La comunidad cristiana tiene su mundo propio, lleno de relatos, memorias e imágenes que influyen poderosamente en nuestras oraciones, pero que no están documentadas como exigen los historiadores.
El Libro del Génesis se puede comparar a los relatos que guardan los aborígenes australianos, llenos de parábolas sobre la creación del mundo y sus primeros años, que contienen profundas realidades sobre nuestra condición humana, pero que no se apoyan en las cuidadosas investigaciones de los paleontólogos.
Aquellos que han sido criados en la fe, encuentran calidez en ciertas prácticas e imágenes que no son teológicas: encienden velas; tienen Santos favoritos; se emocionan con las Novenas, el Camino de Santiago, las fiestas y procesiones; todas ellas alimentan su sentido de trascendencia, de otro mundo que cruza nuestra existencia.

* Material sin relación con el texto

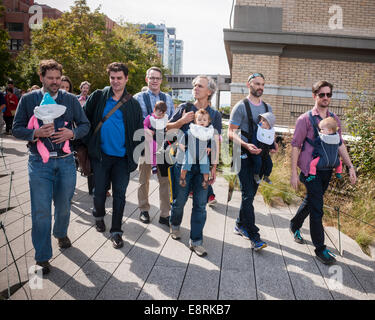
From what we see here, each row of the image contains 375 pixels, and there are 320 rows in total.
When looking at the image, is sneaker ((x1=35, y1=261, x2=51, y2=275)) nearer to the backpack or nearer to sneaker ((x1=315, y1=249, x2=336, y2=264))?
sneaker ((x1=315, y1=249, x2=336, y2=264))

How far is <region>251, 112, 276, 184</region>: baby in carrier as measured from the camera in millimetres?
3742

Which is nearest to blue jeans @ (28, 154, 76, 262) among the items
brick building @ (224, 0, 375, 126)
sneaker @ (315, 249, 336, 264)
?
sneaker @ (315, 249, 336, 264)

Justo porque los eruditos no pueden citar capítulos y versos para probar su autenticidad, no vamos a dejar de creer en la Virgen de Guadalupe, en Nuestra Señora de Lourdes, en las imágenes del Padre Pío, o en la ayuda de San Judas para los casos sin esperanza, o en la ayuda de San Antonio para encontrar lo que se nos ha perdido.
Estos son los tesoros de nuestro mundo propio.